第2部:第12話:『龍次』
ドクン・・・ドクン・・・
暗闇の中に居る・・・
その暗闇の中、横たわる俺、その横たわる俺を見るもう一人の俺・・・
『またか・・・お前の体は俺の体だ。
そう易々とやられたら、こっちがたまんねぇんだよ』
と俺を見ながら言う。
俺「誰だ・・・」
と聞くと
『龍次だ。
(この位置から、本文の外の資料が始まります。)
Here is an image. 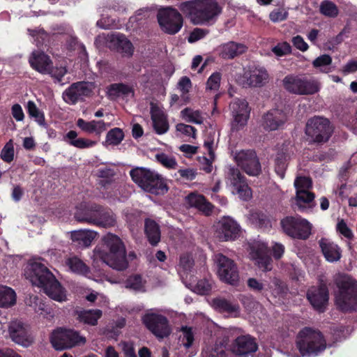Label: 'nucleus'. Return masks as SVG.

お前の闇の部分とでも言っておこうか』
と自分の事を言い消えた。
そして、俺は俺の体でなくなった・・・
暗闇から見える俺の体。
銃弾は真っ直ぐ刀神機の中枢へ向かってくるが
スカ・・・と音のような物がした瞬間銃弾は粉々になった。
そして、俺の体が
『さぁて、ちゃっちゃと終らせるか』
と言う。
もちろん、俺ではない・・・
龍次だ・・・
龍次「システムメニューオープン
全てのシステムを俺へ」
と自分にシステムを持ってきた。
桜はどうやら俺と同じで気を失っているようだ。
そして、恐るべき事が起きた。
機体がとんでもないスピードで動き出した。
あまりの速さに消えたように見える。
そして、詠唱が鳴り響く
『我が呼ぶは、獄閻の炎!炎は罪と罰を繰り返す度に巨大になり、善なる存在を焼き払う!
我の炎から逃れる術はなし!【黒焔龍】!』
と言うと俺の技に似て、剣に炎が纏わりつく。
しかし、圧倒的に違うのは・・・
炎が黒い事・・・
俺の炎は断罪の赤き炎、
では龍次の炎は例えるなら、善を裁く闇の炎・・・
龍次「くくく・・・謝ってもゆるさねぇぜ・・・
苦しみながらあの世で悔いな!」
と言うと剣を振る。
すると、黒い炎は敵に広がって敵を覆いこむ。
敵機は黒い炎に少しずつ包まれていく。
恐らく何かの衝撃でオープン通信が開かれたのだろう
『やめろ・・・やめてくれ!暗闇が・・・暗闇がくる・・・
うわぁぁぁ〜〜〜〜〜〜!!!!!』
と断末魔が聞こえ、敵機が爆発した。
龍次「くくく・・・いいねぇ・・・最後の懇願何とも惨めだったな・・・」
俺は龍次を見ているとなんだか意識が暗闇に包まれていく・・・
あれが・・・俺の闇の部分・・・
今まで抑えていた影の部分・・・
闇は抑える様とすればするほど肥大化していく・・・
俺がもう無理だと諦め様とした時、
『甘えてください』
と、桜の声が聞こえた。
そうだ、俺はもう一人じゃない。
桜がいる。
犬神がいる。
サラがいる。
俺はもう一人じゃない。
そう思ったとき光が見えた。
小さな光は次第に大きくなって行き俺は意識を回復させる。
そこは見たことのない天上だった・・・
俺「ここは・・・」
と横を見ると、そこには桜が眠っていた。
俺「そうか・・・無事・・・なんだな」
と俺は自分の手を何度も握る。
よく周りを見るとどうやらホテルのようで外も夜と言う事で俺はもう一眠りする事にした。
しかし、桜が寝ぼけているのか突然俺の布団に潜り込んできた。
最初は怒ろうかと思ったが、今日の事を思い出し止めた。
結局俺は、桜と一緒に寝た。
桜が近くにいたおかげか、夢の中で俺はとても暖かい中に居た気がした。